# Linear Classification
We are now going to develop a more powerful approach to image classification that we will eventually naturally extend to entire Neural Networks and Convolutional Neural Networks. The approach will have two major components:

* a **score function**: mapping the raw data to class scores
* a **loss function**: quantifying the agreement between the predicted scores and the ground truth labels

We will then cast this as an optimization problem in which we will minimize the loss function with respect to the parameters of the score function.

## Linear Classifier

Each image \\(x_i\\) is associated with a label \\(y_i\\) in training dataset of N samples and K classes. The image \\(x_i\\) can be flatten out to a single column vector of shape[Dx1]. So we build a linear score function \\(f: R^D \mapsto R^K\\) to get the scores of every label for the image.

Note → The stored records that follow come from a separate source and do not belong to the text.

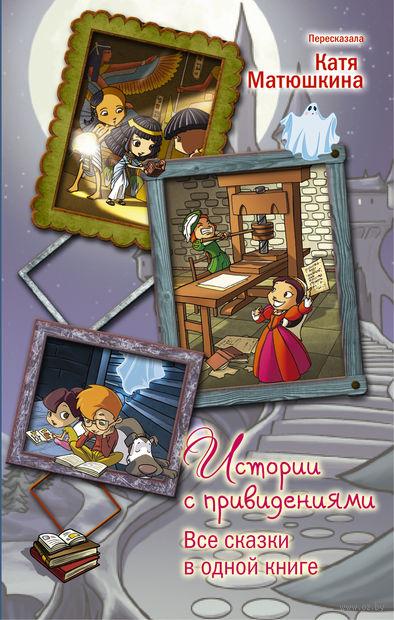 Истории с привидениями. Софи Марво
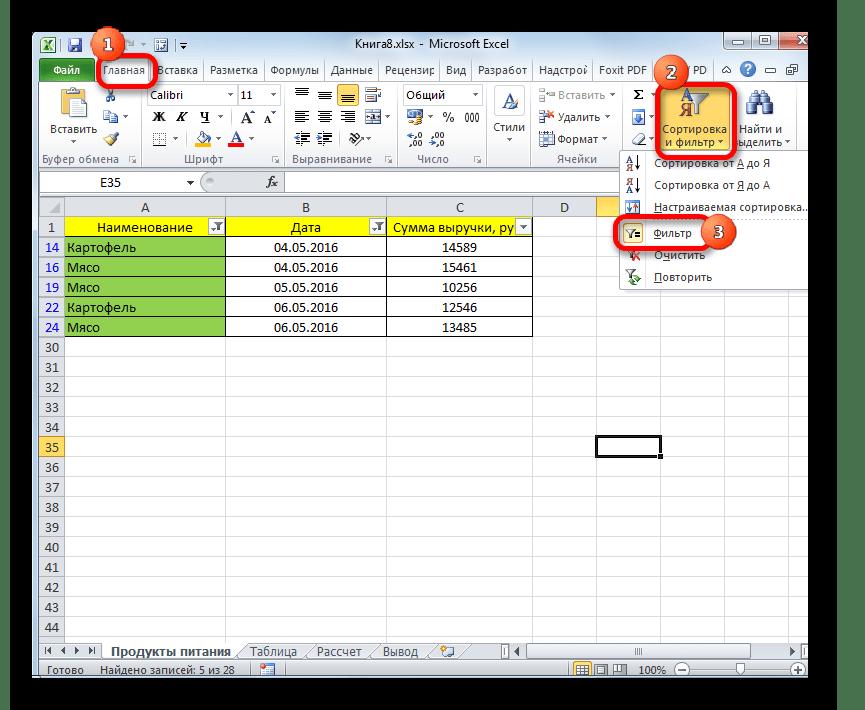 как сделать случайную выборку в excel из списка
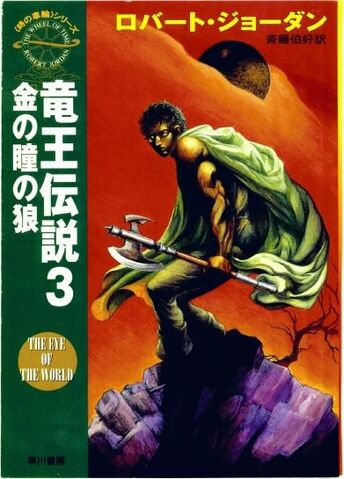 File:The Eye of the World 3 - Japanese.jpg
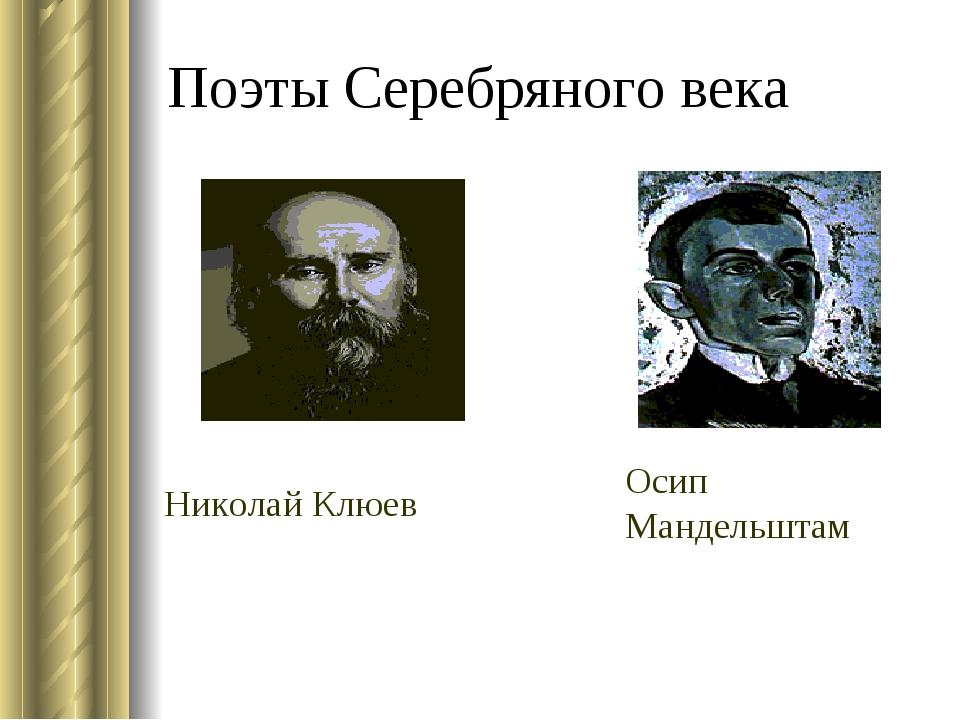 Поэты Серебряного века Николай Клюев Осип Мандельштам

$$f(x_i, W, b) =  W x_i + b$$
where
$$x_i \in R^D  (i = 1 \dots N)$$
$$y_i \in { 1 \dots K }$$

The matrix **W** (of size [KxD]), and the vector **b** (of size [Kx1]) are the parameters of the function.The parameters in **W** are often called the weights, and **b** is called the bias vector because it influences the output scores, but without interacting with the actual data \\(x_i\\). However, you will often hear people use the terms weights and parameters interchangeably.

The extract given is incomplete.